Trecho do documento:
- - - - - - -

Mas a rotina desse rascunho de triângulo amoroso não é o que interessa à diretora Lucrecia Martel. Nem mesmo o perfume de escândalo social que toma conta do ambiente nas cenas finais. Ela prefere circunavegar esses temas clássicos numa rota tortuosa, que se norteia mais pelos recifes que pelo canal principal. Menina Santa é um conto cruel sobre iniciação sexual e mistificação religiosa, mediadas por uma histeria contida. A inseminação auditiva tem um papel preponderante, reverberando na especialidade do Dr. Jano, nos ruídos misteriosos que se ouvem nas dependências do hotel e nas performances de um músico com um instrumento sem cordas que emite notas pela manipulação do vácuo (o theremin).

- - - - - - -

Dados fornecidos:

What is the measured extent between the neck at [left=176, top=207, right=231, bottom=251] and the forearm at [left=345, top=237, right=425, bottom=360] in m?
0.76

- - - - - - -

Objetivo: No trecho do documento, como se chama o instrumento sem cordas tocado pelo músico?

Resposta do exercício: Chama-se theremin, um instrumento que emite notas pela manipulação do vácuo.